Copy each of the following items' text lines unchanged, one per line in the same order, and leave the pictures out of your answer.

DATA FOR THE TASK:
★ ★ ★ ★ ★ ★ ★

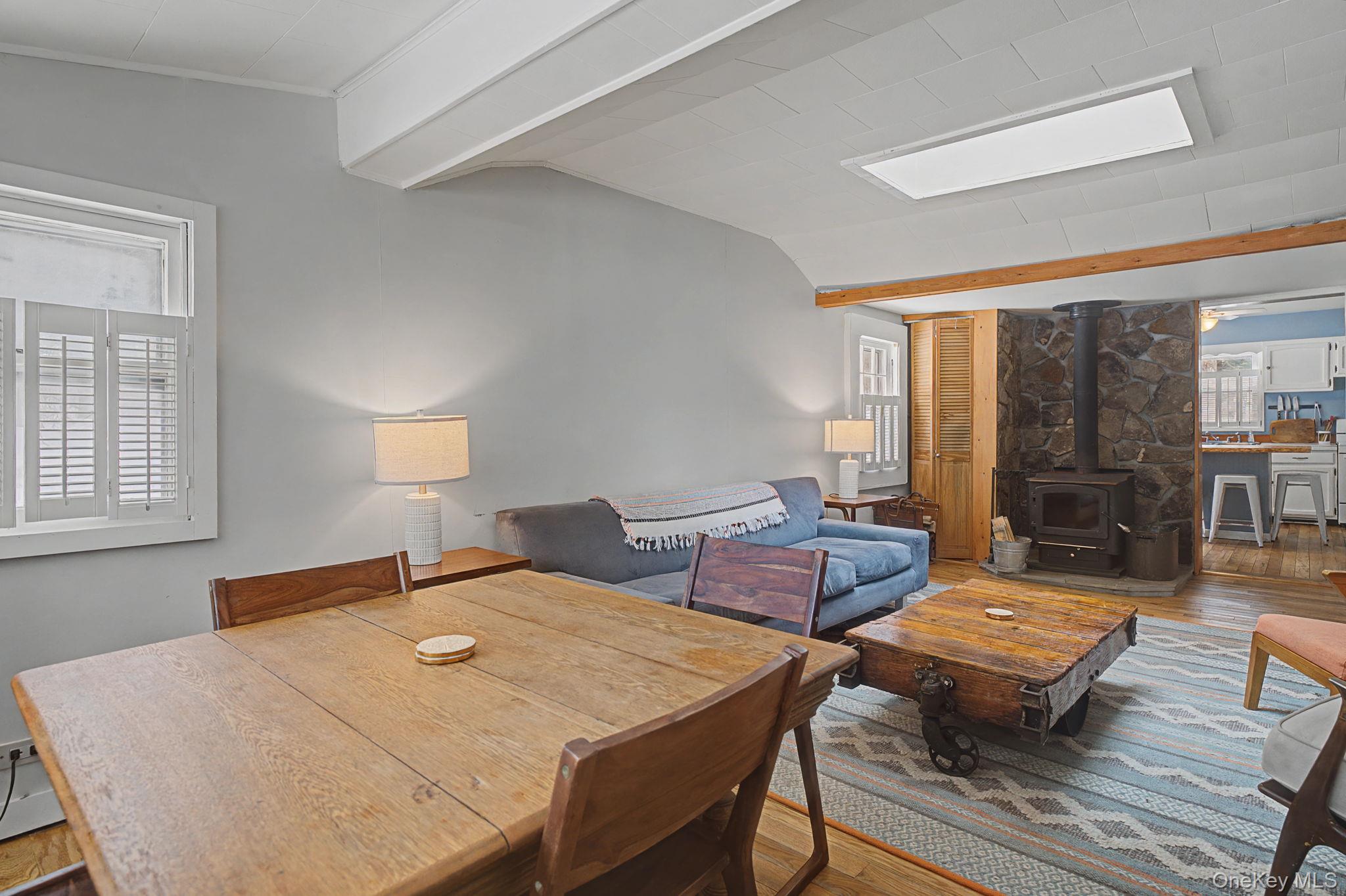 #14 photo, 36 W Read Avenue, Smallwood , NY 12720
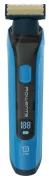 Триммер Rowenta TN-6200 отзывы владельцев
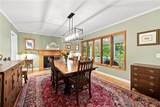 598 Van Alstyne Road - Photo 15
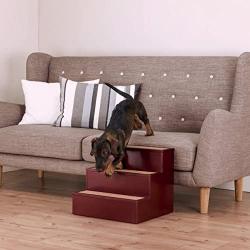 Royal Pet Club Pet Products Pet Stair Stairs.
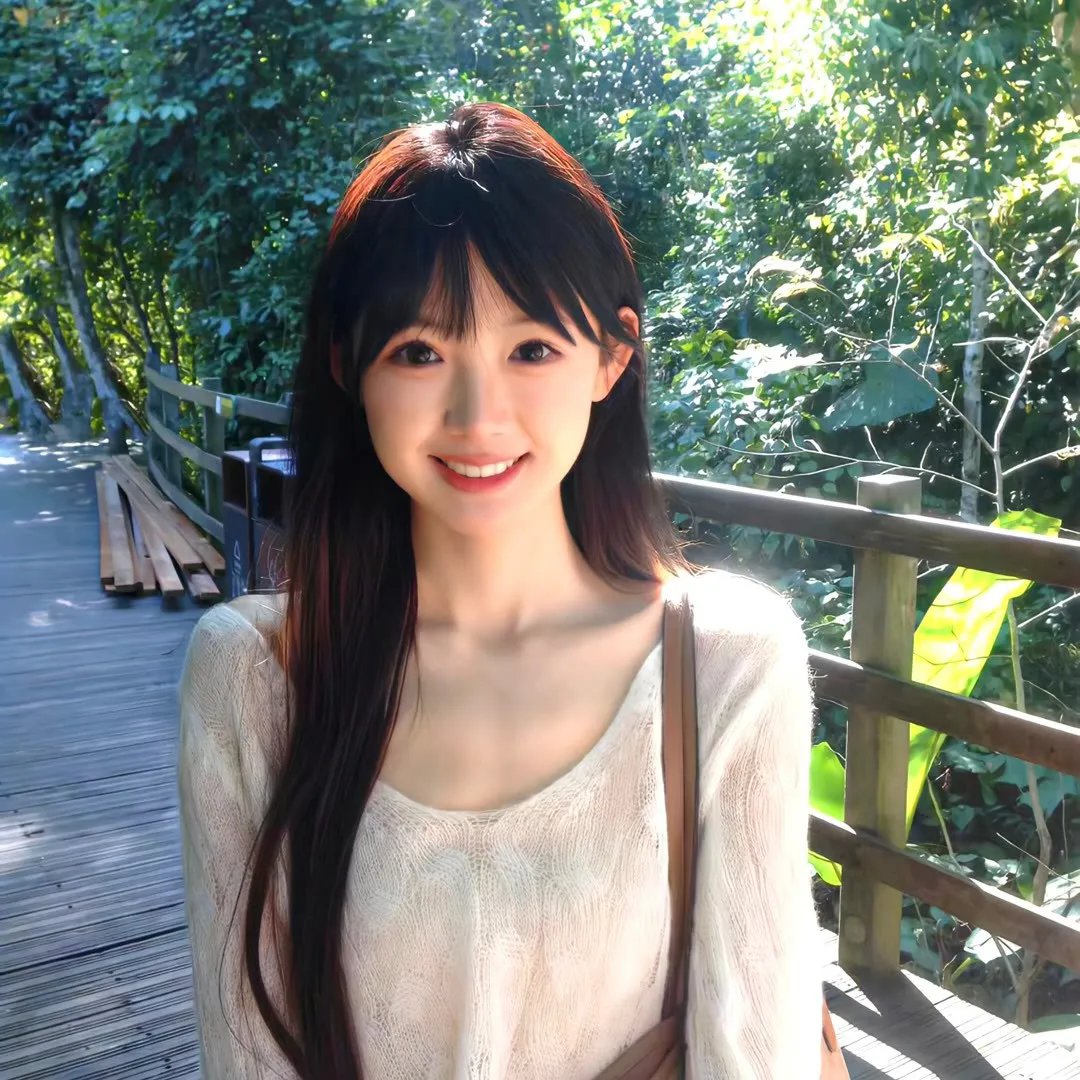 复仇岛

★ ★ ★ ★ ★ ★ ★

OUTPUT BELOW:
 #14 photo, 36 W Read Avenue, Smallwood , NY 12720
 Триммер Rowenta TN-6200 отзывы владельцев
 598 Van Alstyne Road - Photo 15
 Royal Pet Club Pet Products Pet Stair Stairs.
 复仇岛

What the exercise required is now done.